▶ _Material to process_:
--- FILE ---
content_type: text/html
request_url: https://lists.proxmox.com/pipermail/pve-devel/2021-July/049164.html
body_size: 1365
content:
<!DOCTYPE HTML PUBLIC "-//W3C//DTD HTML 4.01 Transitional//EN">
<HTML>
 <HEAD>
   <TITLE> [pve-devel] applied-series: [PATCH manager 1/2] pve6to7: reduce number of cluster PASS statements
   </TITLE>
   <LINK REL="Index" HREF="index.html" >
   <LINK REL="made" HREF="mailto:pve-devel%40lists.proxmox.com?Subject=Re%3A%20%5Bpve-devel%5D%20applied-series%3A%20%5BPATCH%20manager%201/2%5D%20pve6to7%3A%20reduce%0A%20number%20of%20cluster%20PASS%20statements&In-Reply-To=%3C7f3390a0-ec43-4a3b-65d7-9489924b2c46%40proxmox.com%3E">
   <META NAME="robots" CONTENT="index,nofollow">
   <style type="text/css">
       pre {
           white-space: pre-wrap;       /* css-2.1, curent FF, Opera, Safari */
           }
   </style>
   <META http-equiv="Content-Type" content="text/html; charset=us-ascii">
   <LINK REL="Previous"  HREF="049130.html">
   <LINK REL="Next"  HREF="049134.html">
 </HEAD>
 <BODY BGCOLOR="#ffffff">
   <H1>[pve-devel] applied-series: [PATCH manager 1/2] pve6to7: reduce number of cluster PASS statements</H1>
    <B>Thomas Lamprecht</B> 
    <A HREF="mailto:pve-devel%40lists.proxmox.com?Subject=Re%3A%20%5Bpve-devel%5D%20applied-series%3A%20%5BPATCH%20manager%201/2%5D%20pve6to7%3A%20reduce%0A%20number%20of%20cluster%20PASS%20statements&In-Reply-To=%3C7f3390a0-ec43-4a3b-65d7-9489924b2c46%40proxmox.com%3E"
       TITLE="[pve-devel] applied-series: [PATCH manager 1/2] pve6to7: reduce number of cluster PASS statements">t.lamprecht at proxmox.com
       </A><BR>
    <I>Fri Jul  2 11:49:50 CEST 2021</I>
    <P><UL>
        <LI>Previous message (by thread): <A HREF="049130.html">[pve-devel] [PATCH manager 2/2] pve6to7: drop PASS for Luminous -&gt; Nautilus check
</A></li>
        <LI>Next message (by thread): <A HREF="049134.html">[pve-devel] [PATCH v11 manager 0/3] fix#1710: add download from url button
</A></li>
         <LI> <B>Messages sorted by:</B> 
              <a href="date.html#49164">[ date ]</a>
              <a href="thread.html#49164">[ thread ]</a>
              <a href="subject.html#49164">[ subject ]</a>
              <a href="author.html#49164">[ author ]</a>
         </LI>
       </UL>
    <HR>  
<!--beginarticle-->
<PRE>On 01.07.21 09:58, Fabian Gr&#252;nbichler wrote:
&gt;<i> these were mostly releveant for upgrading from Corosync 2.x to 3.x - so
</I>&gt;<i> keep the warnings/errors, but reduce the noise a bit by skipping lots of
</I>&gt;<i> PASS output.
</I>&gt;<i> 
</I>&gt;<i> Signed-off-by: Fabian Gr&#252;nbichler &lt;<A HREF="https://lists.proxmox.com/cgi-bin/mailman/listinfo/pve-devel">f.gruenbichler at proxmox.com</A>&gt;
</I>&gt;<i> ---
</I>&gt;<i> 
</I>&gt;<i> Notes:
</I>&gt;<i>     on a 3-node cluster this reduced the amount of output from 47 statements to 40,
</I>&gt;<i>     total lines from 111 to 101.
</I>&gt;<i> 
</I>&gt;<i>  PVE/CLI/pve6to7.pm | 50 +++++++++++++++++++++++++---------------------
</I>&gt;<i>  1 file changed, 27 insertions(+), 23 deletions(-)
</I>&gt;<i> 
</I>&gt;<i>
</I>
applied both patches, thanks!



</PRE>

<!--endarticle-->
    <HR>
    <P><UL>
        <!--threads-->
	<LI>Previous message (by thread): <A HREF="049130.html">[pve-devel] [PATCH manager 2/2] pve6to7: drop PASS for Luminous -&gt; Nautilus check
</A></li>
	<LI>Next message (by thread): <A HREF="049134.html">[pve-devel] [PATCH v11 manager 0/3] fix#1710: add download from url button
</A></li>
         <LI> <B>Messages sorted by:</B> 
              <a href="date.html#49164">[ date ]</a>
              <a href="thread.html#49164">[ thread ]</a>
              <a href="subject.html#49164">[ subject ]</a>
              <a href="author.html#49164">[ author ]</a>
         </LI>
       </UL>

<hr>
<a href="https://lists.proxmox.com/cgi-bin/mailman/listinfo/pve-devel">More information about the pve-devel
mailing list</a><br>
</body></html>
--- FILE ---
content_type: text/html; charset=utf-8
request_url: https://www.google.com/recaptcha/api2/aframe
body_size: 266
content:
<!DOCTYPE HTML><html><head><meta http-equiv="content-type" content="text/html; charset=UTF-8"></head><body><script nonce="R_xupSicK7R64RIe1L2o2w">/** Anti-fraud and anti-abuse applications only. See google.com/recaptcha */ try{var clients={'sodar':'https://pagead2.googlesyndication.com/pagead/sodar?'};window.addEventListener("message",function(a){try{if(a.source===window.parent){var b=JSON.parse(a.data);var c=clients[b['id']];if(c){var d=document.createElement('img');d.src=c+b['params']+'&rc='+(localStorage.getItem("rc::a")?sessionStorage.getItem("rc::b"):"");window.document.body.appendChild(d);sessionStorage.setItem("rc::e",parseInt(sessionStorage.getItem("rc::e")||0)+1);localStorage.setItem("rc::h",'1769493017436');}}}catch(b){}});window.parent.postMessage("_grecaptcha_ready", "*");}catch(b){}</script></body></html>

▶ _Task instructions_: When you answer, repeat each entry exactly as it appears above.

▶ _Response to this exercise_:
--- FILE ---
content_type: text/html
request_url: https://lists.proxmox.com/pipermail/pve-devel/2021-July/049164.html
body_size: 1365
content:
<!DOCTYPE HTML PUBLIC "-//W3C//DTD HTML 4.01 Transitional//EN">
<HTML>
 <HEAD>
   <TITLE> [pve-devel] applied-series: [PATCH manager 1/2] pve6to7: reduce number of cluster PASS statements
   </TITLE>
   <LINK REL="Index" HREF="index.html" >
   <LINK REL="made" HREF="mailto:pve-devel%40lists.proxmox.com?Subject=Re%3A%20%5Bpve-devel%5D%20applied-series%3A%20%5BPATCH%20manager%201/2%5D%20pve6to7%3A%20reduce%0A%20number%20of%20cluster%20PASS%20statements&In-Reply-To=%3C7f3390a0-ec43-4a3b-65d7-9489924b2c46%40proxmox.com%3E">
   <META NAME="robots" CONTENT="index,nofollow">
   <style type="text/css">
       pre {
           white-space: pre-wrap;       /* css-2.1, curent FF, Opera, Safari */
           }
   </style>
   <META http-equiv="Content-Type" content="text/html; charset=us-ascii">
   <LINK REL="Previous"  HREF="049130.html">
   <LINK REL="Next"  HREF="049134.html">
 </HEAD>
 <BODY BGCOLOR="#ffffff">
   <H1>[pve-devel] applied-series: [PATCH manager 1/2] pve6to7: reduce number of cluster PASS statements</H1>
    <B>Thomas Lamprecht</B> 
    <A HREF="mailto:pve-devel%40lists.proxmox.com?Subject=Re%3A%20%5Bpve-devel%5D%20applied-series%3A%20%5BPATCH%20manager%201/2%5D%20pve6to7%3A%20reduce%0A%20number%20of%20cluster%20PASS%20statements&In-Reply-To=%3C7f3390a0-ec43-4a3b-65d7-9489924b2c46%40proxmox.com%3E"
       TITLE="[pve-devel] applied-series: [PATCH manager 1/2] pve6to7: reduce number of cluster PASS statements">t.lamprecht at proxmox.com
       </A><BR>
    <I>Fri Jul  2 11:49:50 CEST 2021</I>
    <P><UL>
        <LI>Previous message (by thread): <A HREF="049130.html">[pve-devel] [PATCH manager 2/2] pve6to7: drop PASS for Luminous -&gt; Nautilus check
</A></li>
        <LI>Next message (by thread): <A HREF="049134.html">[pve-devel] [PATCH v11 manager 0/3] fix#1710: add download from url button
</A></li>
         <LI> <B>Messages sorted by:</B> 
              <a href="date.html#49164">[ date ]</a>
              <a href="thread.html#49164">[ thread ]</a>
              <a href="subject.html#49164">[ subject ]</a>
              <a href="author.html#49164">[ author ]</a>
         </LI>
       </UL>
    <HR>  
<!--beginarticle-->
<PRE>On 01.07.21 09:58, Fabian Gr&#252;nbichler wrote:
&gt;<i> these were mostly releveant for upgrading from Corosync 2.x to 3.x - so
</I>&gt;<i> keep the warnings/errors, but reduce the noise a bit by skipping lots of
</I>&gt;<i> PASS output.
</I>&gt;<i> 
</I>&gt;<i> Signed-off-by: Fabian Gr&#252;nbichler &lt;<A HREF="https://lists.proxmox.com/cgi-bin/mailman/listinfo/pve-devel">f.gruenbichler at proxmox.com</A>&gt;
</I>&gt;<i> ---
</I>&gt;<i> 
</I>&gt;<i> Notes:
</I>&gt;<i>     on a 3-node cluster this reduced the amount of output from 47 statements to 40,
</I>&gt;<i>     total lines from 111 to 101.
</I>&gt;<i> 
</I>&gt;<i>  PVE/CLI/pve6to7.pm | 50 +++++++++++++++++++++++++---------------------
</I>&gt;<i>  1 file changed, 27 insertions(+), 23 deletions(-)
</I>&gt;<i> 
</I>&gt;<i>
</I>
applied both patches, thanks!



</PRE>

<!--endarticle-->
    <HR>
    <P><UL>
        <!--threads-->
	<LI>Previous message (by thread): <A HREF="049130.html">[pve-devel] [PATCH manager 2/2] pve6to7: drop PASS for Luminous -&gt; Nautilus check
</A></li>
	<LI>Next message (by thread): <A HREF="049134.html">[pve-devel] [PATCH v11 manager 0/3] fix#1710: add download from url button
</A></li>
         <LI> <B>Messages sorted by:</B> 
              <a href="date.html#49164">[ date ]</a>
              <a href="thread.html#49164">[ thread ]</a>
              <a href="subject.html#49164">[ subject ]</a>
              <a href="author.html#49164">[ author ]</a>
         </LI>
       </UL>

<hr>
<a href="https://lists.proxmox.com/cgi-bin/mailman/listinfo/pve-devel">More information about the pve-devel
mailing list</a><br>
</body></html>
--- FILE ---
content_type: text/html; charset=utf-8
request_url: https://www.google.com/recaptcha/api2/aframe
body_size: 266
content:
<!DOCTYPE HTML><html><head><meta http-equiv="content-type" content="text/html; charset=UTF-8"></head><body><script nonce="R_xupSicK7R64RIe1L2o2w">/** Anti-fraud and anti-abuse applications only. See google.com/recaptcha */ try{var clients={'sodar':'https://pagead2.googlesyndication.com/pagead/sodar?'};window.addEventListener("message",function(a){try{if(a.source===window.parent){var b=JSON.parse(a.data);var c=clients[b['id']];if(c){var d=document.createElement('img');d.src=c+b['params']+'&rc='+(localStorage.getItem("rc::a")?sessionStorage.getItem("rc::b"):"");window.document.body.appendChild(d);sessionStorage.setItem("rc::e",parseInt(sessionStorage.getItem("rc::e")||0)+1);localStorage.setItem("rc::h",'1769493017436');}}}catch(b){}});window.parent.postMessage("_grecaptcha_ready", "*");}catch(b){}</script></body></html>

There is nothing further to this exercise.